▶ _Texte à lire_
Huit ascensions, 4500 mètres de dénivelé positif : cette 10e étape entre Ennezat et le Mont-Dore (148km) était un feu d'artifice digne du 14 juillet. Ce jour de fête nationale français a souri à un Britannique et un Irlandais. Shocking !
Lenny Martinez fait les pois
Comme prévu, ça a flingué dès le kilomètre 0 et 18 coureurs ont mis les voiles. Après une semaine de course passée entre ennuis de santé et échappée tentée pour se remettre en confiance, Lenny Martinez (Bahrain Victorious) a montré d'emblée qu'il avait des cannes en passant en tête de la Côte de Loubeyrat (4,2km à 6,1% de moyennes, 2e catégorie). Sur un profil escarpé sans aucun moment de plat pour se reposer, le groupe a creusé son avance pour arriver au pied de la Côté de La Baraque avec 1'50 d'avance. Le groupe est passé à 29 unités, puis 30 après que Pablo Castrillo (Movistar) s'est fait la peau pour boucher l'écart.

▶ _Consignes_
1) Reproduisez à l'identique le passage de l'article sur la 10e étape qui va de "Huit ascensions, 4500" jusqu'à "Irlandais. Shocking !".
2) Selon l'article sur la 10e étape, quel coureur est passé en tête de la Côte de Loubeyrat ?
Appuyez-vous uniquement sur l'article sur la 10e étape.

(Questions spatiales sur images)
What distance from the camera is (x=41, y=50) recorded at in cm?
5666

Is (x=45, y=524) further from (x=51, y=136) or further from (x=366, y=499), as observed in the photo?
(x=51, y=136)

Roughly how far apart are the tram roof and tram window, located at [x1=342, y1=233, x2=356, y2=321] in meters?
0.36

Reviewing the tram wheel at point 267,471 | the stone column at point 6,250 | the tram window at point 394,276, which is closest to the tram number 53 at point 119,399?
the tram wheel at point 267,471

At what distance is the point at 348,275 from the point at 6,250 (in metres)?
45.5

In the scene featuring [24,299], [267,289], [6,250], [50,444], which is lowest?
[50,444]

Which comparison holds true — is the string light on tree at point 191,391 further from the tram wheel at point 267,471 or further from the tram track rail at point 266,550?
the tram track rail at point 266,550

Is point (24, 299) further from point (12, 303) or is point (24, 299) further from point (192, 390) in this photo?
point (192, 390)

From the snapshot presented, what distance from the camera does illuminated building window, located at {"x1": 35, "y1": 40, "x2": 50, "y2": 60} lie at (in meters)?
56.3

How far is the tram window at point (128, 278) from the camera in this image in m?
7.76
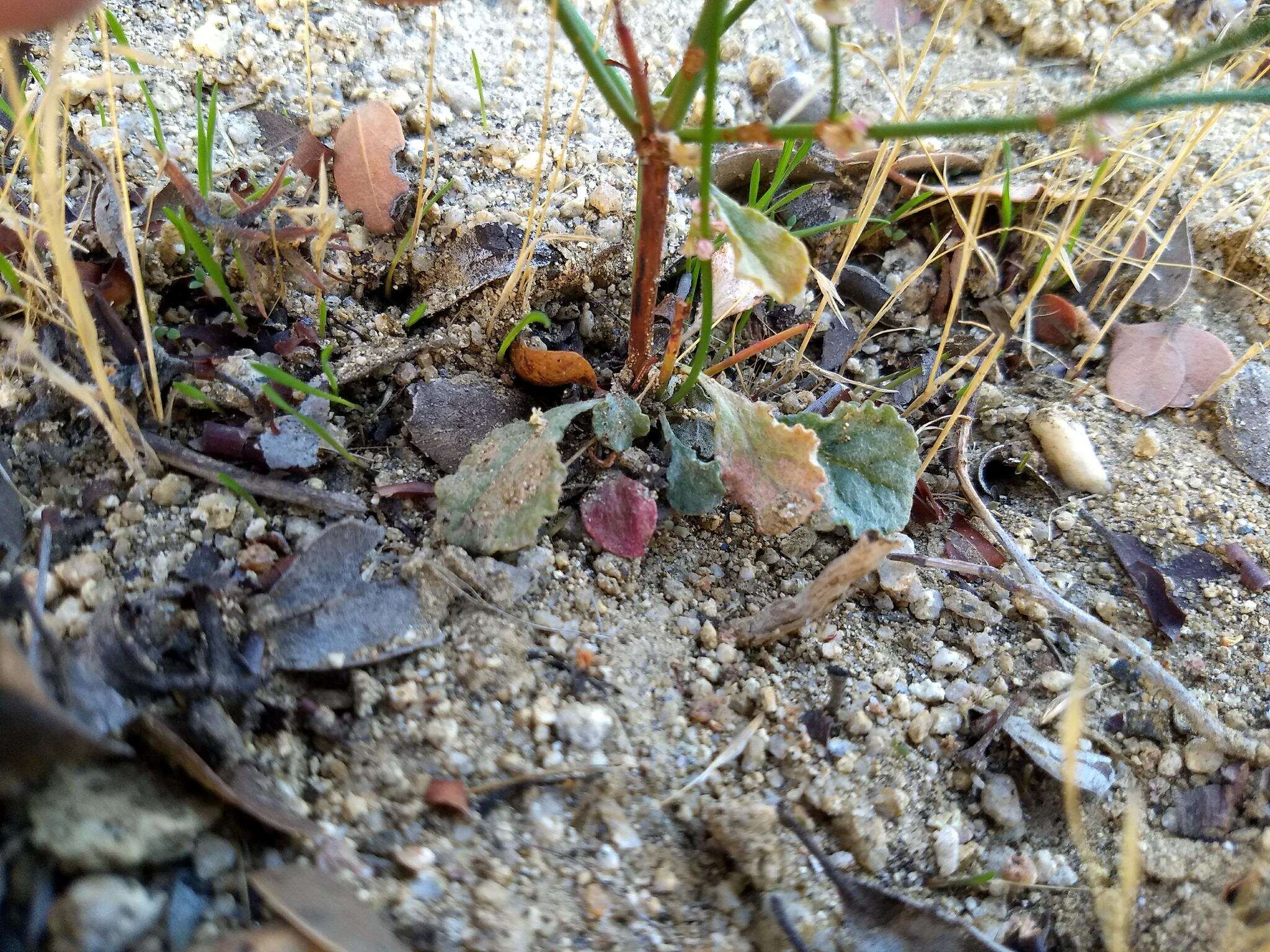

▶ _Résultats dans l'ordre_
1)
Huit ascensions, 4500 mètres de dénivelé positif : cette 10e étape entre Ennezat et le Mont-Dore (148km) était un feu d'artifice digne du 14 juillet. Ce jour de fête nationale français a souri à un Britannique et un Irlandais. Shocking !

2) Lenny Martinez (Bahrain Victorious).